Document passage
· · · · · · ·

7/10
A thriller based on Rush to Judgment, a conspiracy of JFK's assassination
14 October 2016
Warning: Spoilers
This political thriller purports to provide an alternative to the Warren Commission's report that Lee Harvey Oswald acted alone in assassinating President John F. Kennedy on November 22, 1963. Directed by David Miller, it features a screenplay by Dalton Trumbo that was based on the story by Donald Freed and Mark Lane's novel Rush to Judgment.

It stars Burt Lancaster and Robert Ryan (among others) as wealthy conspirators that want to eliminate the POTUS before he and the rest of the Kennedy clan - they foresee the White House being occupied by JFK, then Robert followed by Teddy through 1984 - can implement their agenda, which would change the United States of America into an intolerable country for them.

Actual newsreel footage is used to chronicle the President's steps: a nuclear disarmament treaty with the Soviet Union, the promise of equal rights for Negroes (Kennedy's words), and military withdrawal from Vietnam, which the conspirators fear would allow the Communists to take over Asia.

· · · · · · ·

Data extract
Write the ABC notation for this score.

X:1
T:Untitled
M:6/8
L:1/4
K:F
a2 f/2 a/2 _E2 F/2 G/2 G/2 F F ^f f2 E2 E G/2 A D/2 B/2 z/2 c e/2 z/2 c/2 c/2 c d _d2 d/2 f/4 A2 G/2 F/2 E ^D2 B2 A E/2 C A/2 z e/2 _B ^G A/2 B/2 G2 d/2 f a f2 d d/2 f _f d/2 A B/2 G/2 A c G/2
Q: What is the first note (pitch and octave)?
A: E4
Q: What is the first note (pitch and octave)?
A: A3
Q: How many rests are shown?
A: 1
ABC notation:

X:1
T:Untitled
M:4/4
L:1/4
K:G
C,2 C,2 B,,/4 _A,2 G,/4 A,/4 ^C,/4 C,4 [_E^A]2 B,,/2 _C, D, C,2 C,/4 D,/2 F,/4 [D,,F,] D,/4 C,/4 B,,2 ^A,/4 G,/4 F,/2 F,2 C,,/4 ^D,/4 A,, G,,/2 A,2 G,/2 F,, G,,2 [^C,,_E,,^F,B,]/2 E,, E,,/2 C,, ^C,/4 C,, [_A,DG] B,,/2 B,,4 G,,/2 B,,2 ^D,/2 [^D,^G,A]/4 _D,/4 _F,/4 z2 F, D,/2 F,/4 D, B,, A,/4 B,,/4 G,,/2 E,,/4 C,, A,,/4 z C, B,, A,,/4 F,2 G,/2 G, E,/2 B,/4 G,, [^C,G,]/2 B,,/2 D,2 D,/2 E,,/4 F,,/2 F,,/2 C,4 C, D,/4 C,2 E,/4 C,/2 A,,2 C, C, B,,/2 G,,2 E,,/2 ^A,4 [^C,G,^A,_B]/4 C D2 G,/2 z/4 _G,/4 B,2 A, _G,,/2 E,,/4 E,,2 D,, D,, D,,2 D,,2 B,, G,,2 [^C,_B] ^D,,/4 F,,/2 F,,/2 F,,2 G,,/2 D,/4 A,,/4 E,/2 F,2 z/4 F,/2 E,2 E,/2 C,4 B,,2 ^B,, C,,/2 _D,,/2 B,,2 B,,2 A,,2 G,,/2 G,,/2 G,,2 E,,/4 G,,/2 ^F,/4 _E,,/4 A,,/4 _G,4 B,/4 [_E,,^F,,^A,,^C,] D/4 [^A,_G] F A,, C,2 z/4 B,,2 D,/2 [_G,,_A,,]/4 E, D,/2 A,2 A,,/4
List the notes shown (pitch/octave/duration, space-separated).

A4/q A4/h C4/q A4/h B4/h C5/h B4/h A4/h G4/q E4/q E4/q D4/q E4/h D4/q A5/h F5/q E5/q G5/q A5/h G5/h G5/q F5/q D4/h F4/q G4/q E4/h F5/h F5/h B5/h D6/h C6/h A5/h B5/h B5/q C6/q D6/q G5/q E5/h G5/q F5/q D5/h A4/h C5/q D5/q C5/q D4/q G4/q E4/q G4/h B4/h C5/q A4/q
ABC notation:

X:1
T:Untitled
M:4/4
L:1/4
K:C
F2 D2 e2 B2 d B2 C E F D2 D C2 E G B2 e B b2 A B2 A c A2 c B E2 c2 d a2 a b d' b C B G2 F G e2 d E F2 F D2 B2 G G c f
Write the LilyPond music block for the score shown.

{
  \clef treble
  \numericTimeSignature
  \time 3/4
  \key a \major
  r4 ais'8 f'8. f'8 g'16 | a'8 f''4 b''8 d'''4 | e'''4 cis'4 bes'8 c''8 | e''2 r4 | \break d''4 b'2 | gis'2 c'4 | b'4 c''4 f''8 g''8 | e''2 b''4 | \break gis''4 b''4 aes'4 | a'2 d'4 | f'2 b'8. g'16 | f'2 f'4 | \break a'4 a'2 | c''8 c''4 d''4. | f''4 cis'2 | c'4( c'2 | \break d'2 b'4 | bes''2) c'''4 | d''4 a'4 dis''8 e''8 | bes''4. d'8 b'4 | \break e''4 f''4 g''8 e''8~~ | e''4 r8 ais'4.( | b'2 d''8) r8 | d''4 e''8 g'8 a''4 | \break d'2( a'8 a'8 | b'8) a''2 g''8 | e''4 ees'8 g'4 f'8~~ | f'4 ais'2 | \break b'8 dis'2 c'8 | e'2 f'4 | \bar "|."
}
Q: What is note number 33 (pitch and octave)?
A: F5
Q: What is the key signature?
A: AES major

· · · · · · ·

Your task
Copy out the full movie review of the JFK assassination thriller word for word, from the rating at the top through the last sentence.

Result of this task
7/10
A thriller based on Rush to Judgment, a conspiracy of JFK's assassination
14 October 2016
Warning: Spoilers
This political thriller purports to provide an alternative to the Warren Commission's report that Lee Harvey Oswald acted alone in assassinating President John F. Kennedy on November 22, 1963. Directed by David Miller, it features a screenplay by Dalton Trumbo that was based on the story by Donald Freed and Mark Lane's novel Rush to Judgment.

It stars Burt Lancaster and Robert Ryan (among others) as wealthy conspirators that want to eliminate the POTUS before he and the rest of the Kennedy clan - they foresee the White House being occupied by JFK, then Robert followed by Teddy through 1984 - can implement their agenda, which would change the United States of America into an intolerable country for them.

Actual newsreel footage is used to chronicle the President's steps: a nuclear disarmament treaty with the Soviet Union, the promise of equal rights for Negroes (Kennedy's words), and military withdrawal from Vietnam, which the conspirators fear would allow the Communists to take over Asia.